+++ Data section

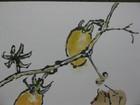 黄ミニトマト (600x450)
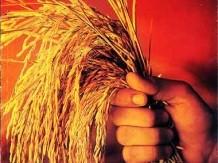 Over 100 Noble laureates slam Greenpeace for opposing GMOs - ảnh 1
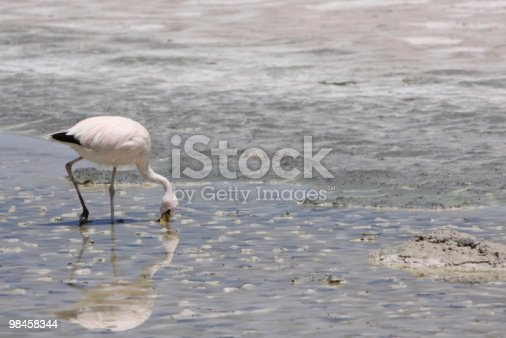 Andean Flamingo In Bolivia Stock Photo & More Pictures of Altiplano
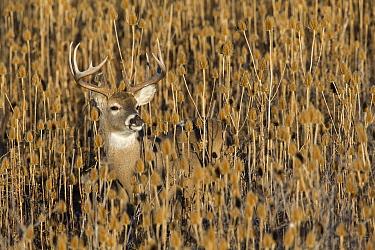 White-tailed Deer (Odocoileus virginianus) buck in teasel patch, Montana  -  Donald M. Jones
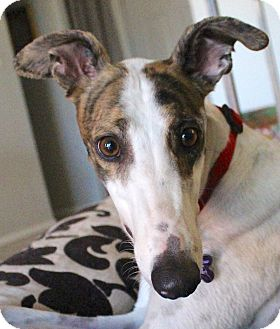 Greyhound Dog for adoption in Tucson, Arizona - Lacey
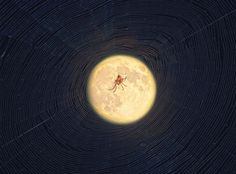 A busy hermit spider spinning its web at dusk, pictured on September 7, 2014. This is a composite of two images, one focused on the spider and the other on the Moon. Credit and copyright: Brian who is called Brian on Flickr.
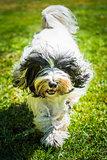 Tibetan Terrier dog is running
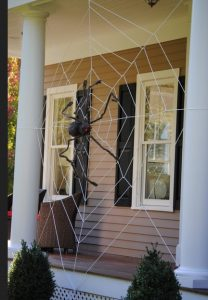 DIY istos arachnis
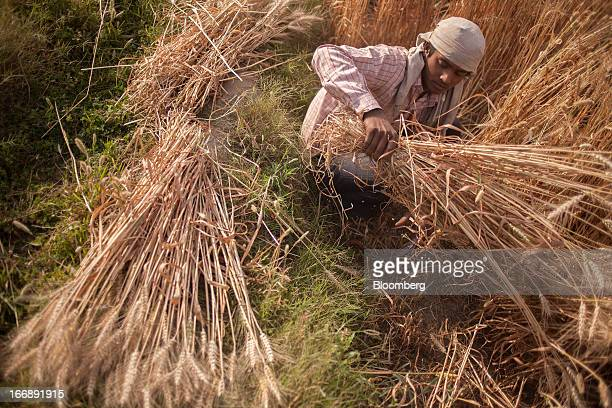 A laborer harvests wheat in the district of Jalandhar in Punjab India on Monday April 15 2013 Wheat harvest in India the secondbiggest grower may...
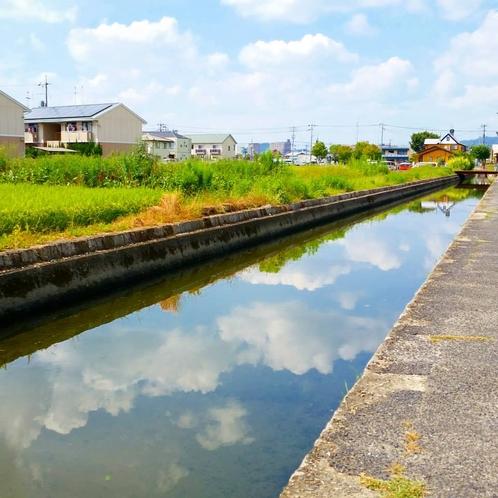 早島は水路がたくさん。亀も住んでるよ!歩くのが楽しくなります。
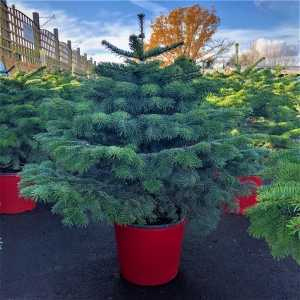 Nordmann Non Drop Xmas Tree Pot Grown 110cm-120cm (incl. pot)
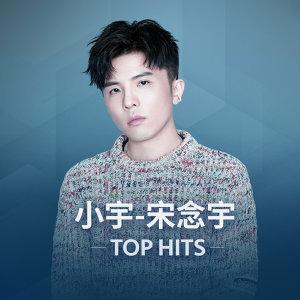 小宇-宋念宇 Top Hits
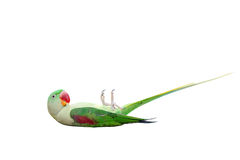 Big green ringed or Alexandrine parakeet on white Royalty Free Stock Photo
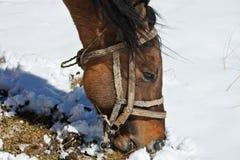 Kopf des Kyrgyz Pferds im Geschirr, Abschluss oben Lizenzfreie Stockbilder
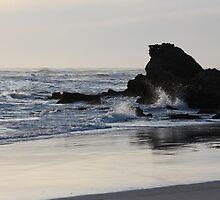 Silver Shores by KLMcreative
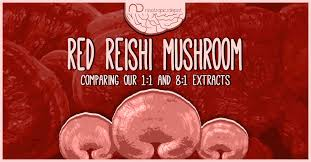 Which is the Best Red <b>Reishi</b> Mushroom Extract <b>For</b> You ...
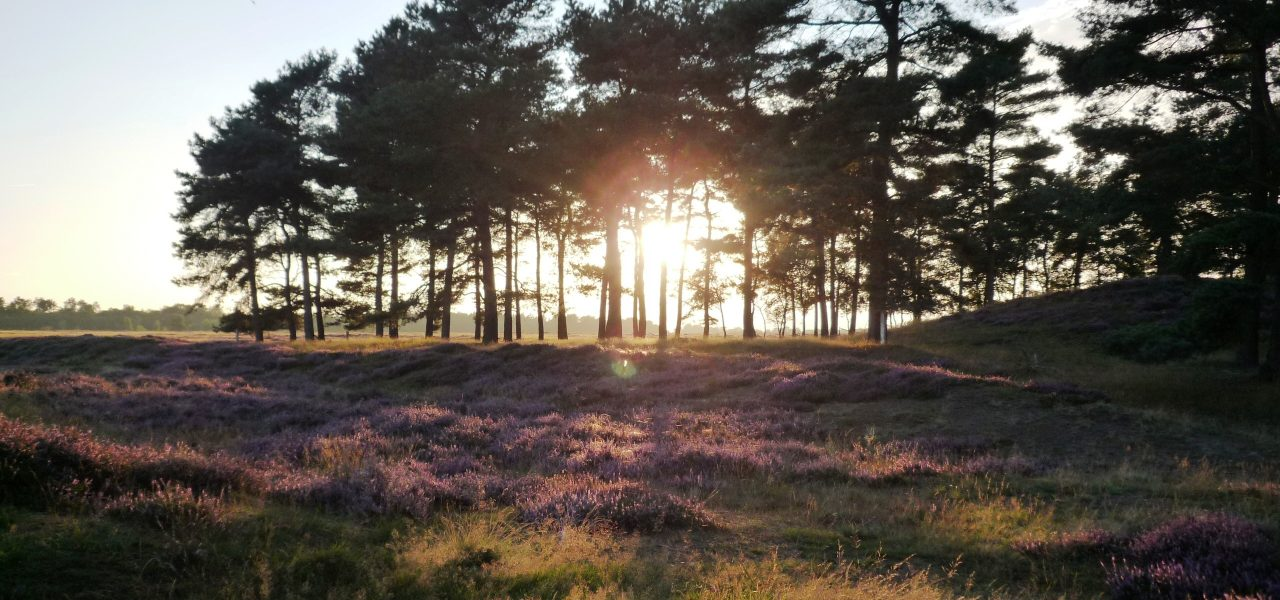 balloerveld-grafheuvel-bij-zonsondergang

++++++

Work order:
All of the entries above need to be repeated exactly, minus the pictures.

Your solution:
 黄ミニトマト (600x450)
 Over 100 Noble laureates slam Greenpeace for opposing GMOs - ảnh 1
 Andean Flamingo In Bolivia Stock Photo & More Pictures of Altiplano
 White-tailed Deer (Odocoileus virginianus) buck in teasel patch, Montana  -  Donald M. Jones
 Greyhound Dog for adoption in Tucson, Arizona - Lacey
 A busy hermit spider spinning its web at dusk, pictured on September 7, 2014. This is a composite of two images, one focused on the spider and the other on the Moon. Credit and copyright: Brian who is called Brian on Flickr.
 Tibetan Terrier dog is running
 DIY istos arachnis
 A laborer harvests wheat in the district of Jalandhar in Punjab India on Monday April 15 2013 Wheat harvest in India the secondbiggest grower may...
 早島は水路がたくさん。亀も住んでるよ!歩くのが楽しくなります。
 Nordmann Non Drop Xmas Tree Pot Grown 110cm-120cm (incl. pot)
 小宇-宋念宇 Top Hits
 Big green ringed or Alexandrine parakeet on white Royalty Free Stock Photo
 Kopf des Kyrgyz Pferds im Geschirr, Abschluss oben Lizenzfreie Stockbilder
 Silver Shores by KLMcreative
 Which is the Best Red <b>Reishi</b> Mushroom Extract <b>For</b> You ...
 balloerveld-grafheuvel-bij-zonsondergang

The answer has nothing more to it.